____ Dataset entries

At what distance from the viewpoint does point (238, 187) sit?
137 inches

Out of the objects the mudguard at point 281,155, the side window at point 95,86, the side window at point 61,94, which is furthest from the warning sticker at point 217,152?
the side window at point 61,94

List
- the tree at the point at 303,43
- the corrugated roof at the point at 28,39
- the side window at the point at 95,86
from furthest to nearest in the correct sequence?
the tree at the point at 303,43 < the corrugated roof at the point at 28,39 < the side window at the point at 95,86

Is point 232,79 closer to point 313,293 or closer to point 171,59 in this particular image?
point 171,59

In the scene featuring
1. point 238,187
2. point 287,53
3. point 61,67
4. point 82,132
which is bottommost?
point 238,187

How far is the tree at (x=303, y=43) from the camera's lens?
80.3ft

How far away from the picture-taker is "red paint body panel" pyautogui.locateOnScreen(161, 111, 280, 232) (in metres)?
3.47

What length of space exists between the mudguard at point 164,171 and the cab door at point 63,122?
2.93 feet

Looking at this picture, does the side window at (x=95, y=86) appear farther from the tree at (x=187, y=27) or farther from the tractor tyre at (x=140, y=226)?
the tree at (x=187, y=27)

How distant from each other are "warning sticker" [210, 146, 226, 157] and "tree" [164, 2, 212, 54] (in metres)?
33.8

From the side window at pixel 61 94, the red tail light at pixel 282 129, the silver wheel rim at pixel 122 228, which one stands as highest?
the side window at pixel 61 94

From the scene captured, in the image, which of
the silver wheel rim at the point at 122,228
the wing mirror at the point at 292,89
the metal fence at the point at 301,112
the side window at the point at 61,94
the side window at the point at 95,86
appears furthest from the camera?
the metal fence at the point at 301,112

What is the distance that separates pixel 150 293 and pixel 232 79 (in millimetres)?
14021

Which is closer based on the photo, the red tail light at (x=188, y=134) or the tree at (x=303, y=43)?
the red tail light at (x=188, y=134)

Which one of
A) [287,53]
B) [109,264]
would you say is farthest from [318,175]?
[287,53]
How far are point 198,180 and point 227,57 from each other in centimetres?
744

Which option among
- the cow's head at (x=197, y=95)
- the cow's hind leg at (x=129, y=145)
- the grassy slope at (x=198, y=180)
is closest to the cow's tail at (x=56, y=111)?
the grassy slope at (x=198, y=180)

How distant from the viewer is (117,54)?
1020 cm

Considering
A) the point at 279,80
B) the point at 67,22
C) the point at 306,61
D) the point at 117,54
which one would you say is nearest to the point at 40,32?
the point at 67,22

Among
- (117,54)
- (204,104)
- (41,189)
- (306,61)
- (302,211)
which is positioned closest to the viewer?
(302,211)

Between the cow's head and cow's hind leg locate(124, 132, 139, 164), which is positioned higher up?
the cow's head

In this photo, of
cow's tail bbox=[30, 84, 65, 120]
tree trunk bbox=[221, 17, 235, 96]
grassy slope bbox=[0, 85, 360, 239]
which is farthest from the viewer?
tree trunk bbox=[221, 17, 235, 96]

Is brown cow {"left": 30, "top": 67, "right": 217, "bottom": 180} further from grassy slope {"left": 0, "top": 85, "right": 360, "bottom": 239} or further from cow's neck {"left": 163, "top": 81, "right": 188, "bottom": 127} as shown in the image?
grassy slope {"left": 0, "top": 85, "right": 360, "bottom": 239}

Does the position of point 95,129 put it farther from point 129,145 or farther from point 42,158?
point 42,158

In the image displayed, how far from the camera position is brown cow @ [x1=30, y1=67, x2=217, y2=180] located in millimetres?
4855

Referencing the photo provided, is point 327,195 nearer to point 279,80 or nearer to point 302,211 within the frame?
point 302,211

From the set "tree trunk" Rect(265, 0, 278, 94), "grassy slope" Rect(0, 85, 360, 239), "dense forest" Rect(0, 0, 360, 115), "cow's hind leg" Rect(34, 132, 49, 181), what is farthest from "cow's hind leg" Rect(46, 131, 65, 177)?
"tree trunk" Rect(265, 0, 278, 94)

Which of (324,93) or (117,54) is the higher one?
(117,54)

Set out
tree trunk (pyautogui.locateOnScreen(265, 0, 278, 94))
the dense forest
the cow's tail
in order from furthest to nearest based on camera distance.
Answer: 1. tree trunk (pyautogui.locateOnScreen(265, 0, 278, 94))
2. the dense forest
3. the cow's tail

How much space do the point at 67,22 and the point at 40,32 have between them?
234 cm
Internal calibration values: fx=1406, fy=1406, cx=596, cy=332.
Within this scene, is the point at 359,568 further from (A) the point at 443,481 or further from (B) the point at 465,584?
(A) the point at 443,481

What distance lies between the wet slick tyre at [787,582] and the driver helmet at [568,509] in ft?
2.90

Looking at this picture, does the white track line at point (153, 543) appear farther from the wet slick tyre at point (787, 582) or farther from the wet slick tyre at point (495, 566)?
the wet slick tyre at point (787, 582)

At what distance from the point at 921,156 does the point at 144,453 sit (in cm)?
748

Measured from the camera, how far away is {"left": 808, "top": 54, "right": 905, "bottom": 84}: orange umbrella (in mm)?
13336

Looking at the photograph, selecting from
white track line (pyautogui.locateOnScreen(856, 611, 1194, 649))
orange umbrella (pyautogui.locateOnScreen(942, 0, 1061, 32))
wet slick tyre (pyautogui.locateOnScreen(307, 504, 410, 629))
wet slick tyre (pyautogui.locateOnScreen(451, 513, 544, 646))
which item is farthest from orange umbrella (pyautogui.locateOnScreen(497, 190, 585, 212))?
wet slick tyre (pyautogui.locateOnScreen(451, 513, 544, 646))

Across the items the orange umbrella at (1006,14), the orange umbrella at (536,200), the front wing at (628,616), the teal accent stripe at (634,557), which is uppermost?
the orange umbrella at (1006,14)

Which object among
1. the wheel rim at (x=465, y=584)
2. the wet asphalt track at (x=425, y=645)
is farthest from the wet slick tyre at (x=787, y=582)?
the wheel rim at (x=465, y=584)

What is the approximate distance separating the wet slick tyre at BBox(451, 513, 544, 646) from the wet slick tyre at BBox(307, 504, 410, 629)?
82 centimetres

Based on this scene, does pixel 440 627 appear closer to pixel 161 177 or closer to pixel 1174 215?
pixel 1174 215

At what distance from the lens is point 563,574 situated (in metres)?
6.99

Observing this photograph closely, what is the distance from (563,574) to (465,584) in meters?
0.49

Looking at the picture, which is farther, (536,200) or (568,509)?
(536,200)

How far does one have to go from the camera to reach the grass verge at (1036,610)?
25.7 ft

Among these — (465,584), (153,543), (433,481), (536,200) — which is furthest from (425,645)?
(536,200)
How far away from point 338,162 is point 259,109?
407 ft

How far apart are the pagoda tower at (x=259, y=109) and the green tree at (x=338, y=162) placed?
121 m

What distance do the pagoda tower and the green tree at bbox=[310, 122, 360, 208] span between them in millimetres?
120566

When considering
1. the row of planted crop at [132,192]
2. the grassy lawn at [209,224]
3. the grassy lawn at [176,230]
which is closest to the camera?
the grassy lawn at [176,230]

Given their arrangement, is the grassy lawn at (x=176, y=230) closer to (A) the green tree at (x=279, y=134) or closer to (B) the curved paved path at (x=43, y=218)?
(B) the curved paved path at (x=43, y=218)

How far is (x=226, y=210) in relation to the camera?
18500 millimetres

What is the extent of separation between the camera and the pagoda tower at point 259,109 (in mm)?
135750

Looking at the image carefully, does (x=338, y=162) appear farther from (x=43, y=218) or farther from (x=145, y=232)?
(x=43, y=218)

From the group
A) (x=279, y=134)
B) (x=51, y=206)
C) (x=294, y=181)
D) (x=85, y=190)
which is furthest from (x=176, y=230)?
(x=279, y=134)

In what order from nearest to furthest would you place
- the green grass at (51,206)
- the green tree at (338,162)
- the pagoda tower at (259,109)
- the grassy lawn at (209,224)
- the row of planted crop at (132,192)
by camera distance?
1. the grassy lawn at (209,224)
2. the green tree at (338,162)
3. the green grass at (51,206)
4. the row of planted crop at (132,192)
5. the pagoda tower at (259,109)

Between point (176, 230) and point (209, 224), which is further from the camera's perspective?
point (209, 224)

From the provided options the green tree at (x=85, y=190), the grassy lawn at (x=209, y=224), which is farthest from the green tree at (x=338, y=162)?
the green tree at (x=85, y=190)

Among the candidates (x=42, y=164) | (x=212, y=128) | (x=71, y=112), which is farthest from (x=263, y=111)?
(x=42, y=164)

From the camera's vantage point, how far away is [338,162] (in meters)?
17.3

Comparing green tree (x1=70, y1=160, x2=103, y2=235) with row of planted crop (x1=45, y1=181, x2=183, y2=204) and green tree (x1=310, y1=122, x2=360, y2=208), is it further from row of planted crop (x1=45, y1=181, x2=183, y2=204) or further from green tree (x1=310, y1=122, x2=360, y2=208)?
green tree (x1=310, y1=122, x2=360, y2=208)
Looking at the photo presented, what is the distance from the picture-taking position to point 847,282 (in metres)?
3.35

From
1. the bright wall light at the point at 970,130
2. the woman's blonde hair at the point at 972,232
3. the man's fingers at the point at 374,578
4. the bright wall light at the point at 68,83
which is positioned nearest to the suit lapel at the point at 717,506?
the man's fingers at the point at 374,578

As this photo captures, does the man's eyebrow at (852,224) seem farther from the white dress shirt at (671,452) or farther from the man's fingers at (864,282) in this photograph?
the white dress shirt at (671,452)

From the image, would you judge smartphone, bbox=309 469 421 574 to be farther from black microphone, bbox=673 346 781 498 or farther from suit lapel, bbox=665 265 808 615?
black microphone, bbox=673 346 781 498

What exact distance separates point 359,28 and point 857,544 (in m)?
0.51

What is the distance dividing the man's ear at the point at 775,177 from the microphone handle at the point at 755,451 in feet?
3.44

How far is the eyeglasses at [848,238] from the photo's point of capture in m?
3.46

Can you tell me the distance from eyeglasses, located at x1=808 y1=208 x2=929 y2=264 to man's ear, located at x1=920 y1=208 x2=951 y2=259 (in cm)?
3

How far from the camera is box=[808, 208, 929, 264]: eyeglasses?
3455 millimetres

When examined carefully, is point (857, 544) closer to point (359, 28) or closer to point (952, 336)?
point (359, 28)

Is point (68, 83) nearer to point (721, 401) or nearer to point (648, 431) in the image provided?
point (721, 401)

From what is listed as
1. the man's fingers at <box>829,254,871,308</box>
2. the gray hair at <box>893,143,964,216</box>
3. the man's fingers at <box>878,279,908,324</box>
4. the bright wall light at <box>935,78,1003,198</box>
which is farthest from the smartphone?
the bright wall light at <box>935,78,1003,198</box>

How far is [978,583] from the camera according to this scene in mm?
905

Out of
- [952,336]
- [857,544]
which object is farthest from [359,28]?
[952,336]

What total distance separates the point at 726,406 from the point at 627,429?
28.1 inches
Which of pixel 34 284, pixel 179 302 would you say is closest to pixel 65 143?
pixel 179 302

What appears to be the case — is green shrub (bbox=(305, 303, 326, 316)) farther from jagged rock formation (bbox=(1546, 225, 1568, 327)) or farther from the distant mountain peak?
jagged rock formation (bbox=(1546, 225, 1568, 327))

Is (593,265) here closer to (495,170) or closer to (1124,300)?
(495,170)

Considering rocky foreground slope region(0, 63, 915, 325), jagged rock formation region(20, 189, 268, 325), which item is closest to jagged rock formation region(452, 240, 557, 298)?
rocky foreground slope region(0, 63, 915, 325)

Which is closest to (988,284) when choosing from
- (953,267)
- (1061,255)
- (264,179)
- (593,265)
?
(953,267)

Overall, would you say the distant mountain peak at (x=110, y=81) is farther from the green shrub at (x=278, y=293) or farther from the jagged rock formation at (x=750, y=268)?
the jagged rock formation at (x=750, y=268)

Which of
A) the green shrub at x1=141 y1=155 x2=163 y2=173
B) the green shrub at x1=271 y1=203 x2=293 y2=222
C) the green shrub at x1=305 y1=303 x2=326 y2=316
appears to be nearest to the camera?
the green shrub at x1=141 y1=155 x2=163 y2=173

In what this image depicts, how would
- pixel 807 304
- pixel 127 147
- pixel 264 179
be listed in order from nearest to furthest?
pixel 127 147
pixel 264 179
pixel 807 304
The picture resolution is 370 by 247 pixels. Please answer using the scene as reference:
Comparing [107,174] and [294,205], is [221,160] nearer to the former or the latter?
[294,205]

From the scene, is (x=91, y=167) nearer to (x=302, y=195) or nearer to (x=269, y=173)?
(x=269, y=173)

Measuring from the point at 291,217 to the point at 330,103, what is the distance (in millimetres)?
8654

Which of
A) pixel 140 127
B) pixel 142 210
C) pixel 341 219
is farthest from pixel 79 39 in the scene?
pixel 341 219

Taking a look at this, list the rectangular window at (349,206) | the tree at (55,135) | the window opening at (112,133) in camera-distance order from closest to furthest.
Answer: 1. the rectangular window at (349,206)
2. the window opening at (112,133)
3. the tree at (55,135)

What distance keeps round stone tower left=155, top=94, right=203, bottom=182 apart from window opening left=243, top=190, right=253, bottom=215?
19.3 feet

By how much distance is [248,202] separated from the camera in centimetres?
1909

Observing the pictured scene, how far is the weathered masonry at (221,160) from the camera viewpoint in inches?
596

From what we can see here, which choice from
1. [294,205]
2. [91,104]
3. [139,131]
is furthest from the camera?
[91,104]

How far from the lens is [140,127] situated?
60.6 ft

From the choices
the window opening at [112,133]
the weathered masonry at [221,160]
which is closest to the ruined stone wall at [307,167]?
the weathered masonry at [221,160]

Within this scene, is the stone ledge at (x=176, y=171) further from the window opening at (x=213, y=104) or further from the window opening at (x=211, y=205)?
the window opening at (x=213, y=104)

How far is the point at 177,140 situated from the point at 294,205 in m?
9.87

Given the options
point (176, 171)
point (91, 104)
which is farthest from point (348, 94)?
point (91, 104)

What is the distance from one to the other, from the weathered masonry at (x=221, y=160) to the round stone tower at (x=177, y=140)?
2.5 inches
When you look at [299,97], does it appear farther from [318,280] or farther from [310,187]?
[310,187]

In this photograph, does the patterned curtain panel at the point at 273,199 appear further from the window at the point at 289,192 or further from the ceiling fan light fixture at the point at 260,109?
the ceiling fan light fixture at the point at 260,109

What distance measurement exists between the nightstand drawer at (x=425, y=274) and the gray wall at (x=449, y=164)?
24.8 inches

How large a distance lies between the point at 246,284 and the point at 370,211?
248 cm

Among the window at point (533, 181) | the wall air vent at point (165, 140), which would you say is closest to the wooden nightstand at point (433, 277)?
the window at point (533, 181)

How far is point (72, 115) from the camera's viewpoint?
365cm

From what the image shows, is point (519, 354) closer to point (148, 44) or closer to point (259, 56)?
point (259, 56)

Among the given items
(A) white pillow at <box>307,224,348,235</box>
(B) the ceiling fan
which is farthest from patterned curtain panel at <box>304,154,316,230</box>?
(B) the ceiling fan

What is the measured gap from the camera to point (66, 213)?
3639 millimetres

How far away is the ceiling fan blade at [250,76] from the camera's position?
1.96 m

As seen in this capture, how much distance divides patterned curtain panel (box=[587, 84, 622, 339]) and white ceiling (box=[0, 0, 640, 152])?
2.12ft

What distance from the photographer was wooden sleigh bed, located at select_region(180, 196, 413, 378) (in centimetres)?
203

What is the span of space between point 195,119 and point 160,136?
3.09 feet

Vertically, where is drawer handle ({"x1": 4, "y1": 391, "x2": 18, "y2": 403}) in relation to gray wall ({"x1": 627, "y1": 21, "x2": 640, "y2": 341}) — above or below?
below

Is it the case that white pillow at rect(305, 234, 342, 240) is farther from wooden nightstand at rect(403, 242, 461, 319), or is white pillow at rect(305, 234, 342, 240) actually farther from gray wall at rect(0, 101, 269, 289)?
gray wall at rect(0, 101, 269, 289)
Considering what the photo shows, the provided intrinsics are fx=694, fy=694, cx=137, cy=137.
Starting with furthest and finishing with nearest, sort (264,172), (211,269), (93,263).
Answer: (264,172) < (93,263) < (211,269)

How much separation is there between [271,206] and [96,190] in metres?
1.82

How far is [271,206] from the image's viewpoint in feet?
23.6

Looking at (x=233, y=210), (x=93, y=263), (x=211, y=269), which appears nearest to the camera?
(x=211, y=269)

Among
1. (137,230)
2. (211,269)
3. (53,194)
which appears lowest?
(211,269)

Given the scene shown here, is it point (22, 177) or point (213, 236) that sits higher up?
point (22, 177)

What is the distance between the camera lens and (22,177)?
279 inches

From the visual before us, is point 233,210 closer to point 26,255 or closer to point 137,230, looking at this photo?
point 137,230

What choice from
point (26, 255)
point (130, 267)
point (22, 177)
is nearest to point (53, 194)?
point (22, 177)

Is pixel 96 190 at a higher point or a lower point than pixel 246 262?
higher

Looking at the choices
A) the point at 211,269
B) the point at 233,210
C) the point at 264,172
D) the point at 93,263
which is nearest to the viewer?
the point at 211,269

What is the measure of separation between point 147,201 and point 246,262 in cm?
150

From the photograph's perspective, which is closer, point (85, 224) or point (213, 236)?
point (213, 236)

________

Copy out the lines starting at the one containing "Is it the case" and ending with the last line of the entries. Include nothing else.

Is it the case that white pillow at rect(305, 234, 342, 240) is farther from wooden nightstand at rect(403, 242, 461, 319), or is white pillow at rect(305, 234, 342, 240) actually farther from gray wall at rect(0, 101, 269, 289)?
gray wall at rect(0, 101, 269, 289)
Considering what the photo shows, the provided intrinsics are fx=694, fy=694, cx=137, cy=137.
Starting with furthest and finishing with nearest, sort (264,172), (211,269), (93,263).
Answer: (264,172) < (93,263) < (211,269)

How much separation is there between [271,206] and [96,190] in metres?
1.82

How far is [271,206] from the image's viewpoint in feet?
23.6

Looking at (x=233, y=210), (x=93, y=263), (x=211, y=269), which appears nearest to the camera?
(x=211, y=269)

Among
1. (137,230)
2. (211,269)
3. (53,194)
which appears lowest?
(211,269)

Given the scene shown here, is it point (22, 177) or point (213, 236) that sits higher up?
point (22, 177)

What is the distance between the camera lens and (22,177)?
279 inches

From the visual before us, is point 233,210 closer to point 26,255 or closer to point 137,230, looking at this photo?
point 137,230

What choice from
point (26, 255)
point (130, 267)
point (22, 177)
is nearest to point (53, 194)?
point (22, 177)

Is pixel 96 190 at a higher point or a lower point than pixel 246 262?
higher

Looking at the choices
A) the point at 211,269
B) the point at 233,210
C) the point at 264,172
D) the point at 93,263
which is nearest to the viewer?
the point at 211,269

What is the measure of separation between point 147,201 and point 246,262 in cm?
150

From the photograph's perspective, which is closer, point (85, 224) or point (213, 236)?
point (213, 236)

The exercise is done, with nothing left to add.